Let me throw out a couple of other ideas that I learned during my brief time in the games industry.

Most games only have a short lifetime (a few months to a year) before the cheaters move on to the next fun game. As such, given that there really isn't a perfect solution to stop a determined hacker with nothing better to do, you are essentially looking for solutions that can buy time. That is, the more protection hacks you put into the game, the longer it will take a determined hacker to break your solution. Even if your all your protections aren't cryptographically secure, it buys you more time.

If you are not concerned with hackers who will try to disassemble and modify your your game's EXE, you likely are done given your proposed solution. But consider the following.

1) Here's a simpler attack. Somewhere in your code, you will likely have a function that decides whether or not it is acceptable to proceed with the game based on the hash validation solution you described. All a hacker has to do is find where the end of the final validation occurs and force your validation code to always succeed. That is, if you have a function like this in your code:

bool IsContentValid()
{
   // compare the local hash with the hash returned from the https response
   return (0 == memcmp(local_hash, network_hash, sizeof(HASH)));
}

Then it becomes INCREDIBLY EASY for a determined hacker to modify his own EXE to make this code path always succeed. The hacker simply waits for the code to get to the point where it does the final check and replaces the assembly to flip a false bit to true.

One obvious workaround is to have different variations of this function linked into different areas of the game code and are called periodically during game play. Implement this check with a #define C macro instead of a function. Implement 10 different variations of the code as 10 different macros. Call these macros at 50 different places of the code - such that the hacker will have to find them all (and patch them) in order to succeed. Make it such that if the content is deemed to be invalid, the game behaves buggy. For example, if his content files are invalid, the game player's health and ammo value randomly go to zero such that he's any easy kill!

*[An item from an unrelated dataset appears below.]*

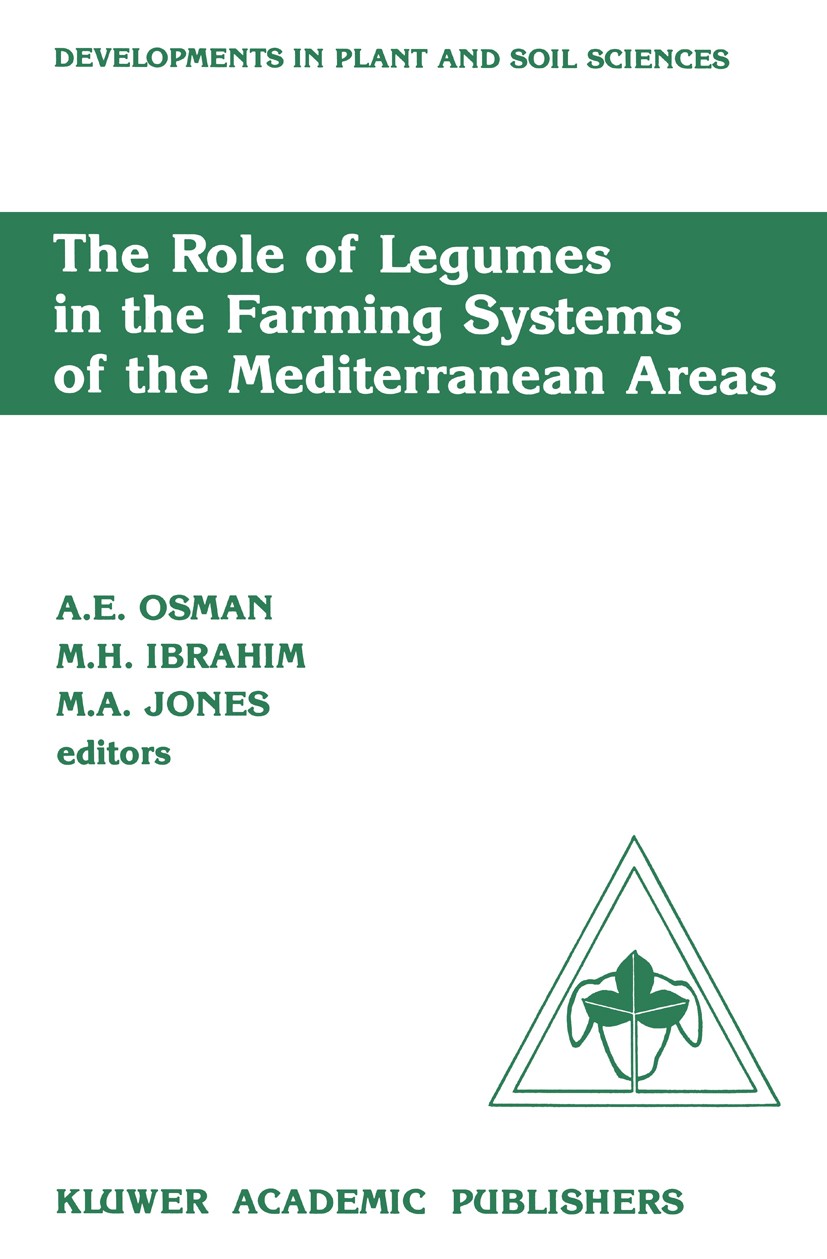 Titlebook: The Role of Legumes in the Farming Systems of the Mediterranean Areas; Proceedings of a Wor A. E. Osman,M. H. Ibrahim,M. A. Jones Conferenc Titlebook: The Role of Legumes in the Farming Systems of the Mediterranean Areas; Proceedings of a Wor A. E. Osman,M. H. Ibrahim,M. A. Jones Conferenc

2) Patching the game more often (every few months), even if there's isn't any reason to other than to generate new hashes of the content and a new layout of the EXE is another protection that buys time. Imagine every month you patch the game and simply update the crypto hashing algorithm and some slight tweaks to the content. The hacker who released the original crack has to start over again. This takes him time and more time to distribute his updated crack if he's successful again.

3) I would do both local validation of the content as well as network validation. They should use different hashing algorithms.

4) Another cheezy hack that buy time: Validate the HASH of the EXE itself as well as the content (both locally and on the network).

5) Use another hash of the content and exe to be a simple crypto key for digitally signing all network messages to the server. You can simply append to the network message: your_simple_fash_hash(content_hash, exe_hash, network_message). The server does the same thing for all received network messages. Implement different versions of this hash/signature code for different network message types. Look at the Murmur hash as a fast hash function example. Now the hacker has to hack the networking code too!

6) Make it hard for the hacker to disassemble your game code using Softice or any other sort of kernel debugger. Any variables used to store content validation hashes (or any crypto keys) should be encrypted as well. One cheezy protection - XOR all important variables with 0xAAAAAAAA (or some other noise) when storing them in RAM. When you need to use these values, XOR them back into a temp var, use them appropraite, then zero out the result as soon as you are done with the computation. In addition to content file hashes, variables for the players health, fuel, and ammo should be treated this way as well.

7) If possible, find a clever way to move important variables around in RAM such that they never persist in the same memory location for the entirety of the game.

Ok, that's a brain dump. More than I like to write for someone that only has 1 reputation point on stackoverflow. I hope it helps.